Some reviewers have tried to link Delmar with the plays of Tennessee Williams, but I think Maladies owes more to the plays of Sam Shepard, the early ones when Sam was high on pills and writing six plays per week in Patti Smith's attic. Some of  Shepard's old work, which was like Sam Beckett on speed,  is embodied here in Carter's screenplay, as characters engage in weird conversations, repeat themselves, try on new personas, and occasionally go entirely off the rails. James, for instance, meets a blind woman, and then decides to write the rest of his novel in braille. That's a Shepardism, which is ok with me.

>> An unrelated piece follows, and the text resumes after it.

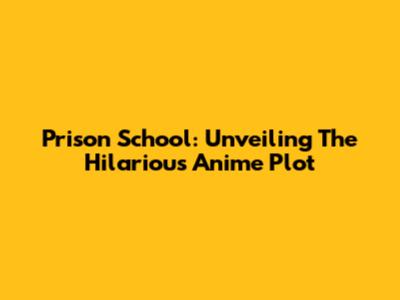 Prison School: Unveiling The Hilarious Anime Plot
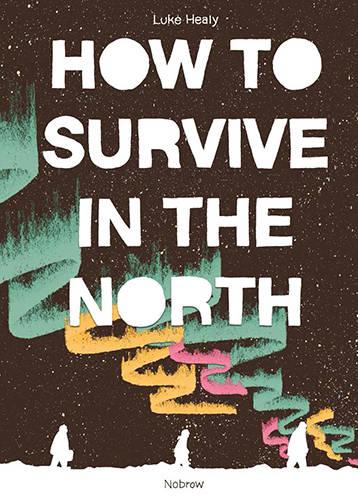 How to Survive in the North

Life for James is growing increasingly difficult. He struggles to walk down a hallway, he spills things in stores, he's always on the verge of completely embarrassing himself. He wants to be a writer, and spends a lot of time expounding on the importance of his work, yet he can't decide whether to write with a pen or pencil. He's the sort of talkative idiot who likes the idea of being a writer but never sets anything down on paper. Meanwhile, Catherine has her own problems, including her compulsion to wear men's clothing and draw a pencil mustache on herself.   

The film, though, for all of its gender bending and gay neighbors, is strangely asexual. It's as if everyone in the film is just too damned weird to think about sex. Delmar, for instance, may worship James, but he's too old to approach him as a lover. Catherine may dress like a man, but as Patricia tells her, it looks more like a costume than an organic expression of her inner self. James hates physical contact. There is a heartbreaking scene where everyone starts dancing to an old R&B tune, and Delmar can only look on, his eyes moistening. Is he weeping because he can never have James? I imagine that is so, but it doesn't matter. The scene is moving without needing an explanation.

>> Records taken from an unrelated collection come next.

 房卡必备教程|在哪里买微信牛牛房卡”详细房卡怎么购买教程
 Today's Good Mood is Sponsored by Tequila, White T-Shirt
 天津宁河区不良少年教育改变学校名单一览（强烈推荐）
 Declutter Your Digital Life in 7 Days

This sort of movie isn't for everyone. It bounces around in time - it appears to be set in the 1970s, but also looks like the early 1960s. It doesn't have any discernible plot, unless it's about the disintegration of a man's mind, and there's a lot of talk that doesn't seem to go anywhere. Yet, it's strangely affecting, partly because Franco is a charismatic actor, and partly because Carter does what a good filmmaker does - he creates a world with its own rhythms and dramas, and we accept it. Or we don't, depending on the viewer.

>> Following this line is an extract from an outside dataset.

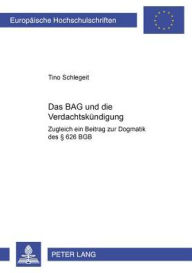 Title: Das BAG und die Verdachtskuendigung: Zugleich ein Beitrag zur Dogmatik des § 626 BGB, Author: Tino Schlegeit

To be sure, Carter comes perilously close to  being weird for the sake of being weird. Some of the experiments in narrative don't work.  Some of the thoughts expressed in the film seem banal. But there's something in Maladies that lingers. The cinematography by Doug Chamberlain is beautiful, particularly when James is walking on the beach, or staring at a sunset. Chamberlain captures the coldness in the air, and it feels like the coldness in the characters. Maybe that's not enough for most people. Maybe most viewers will dismiss it as another of Franco's oddball career choices. But some may see the film as a good effort, something about people groping towards an ideal, and collapsing from the effort.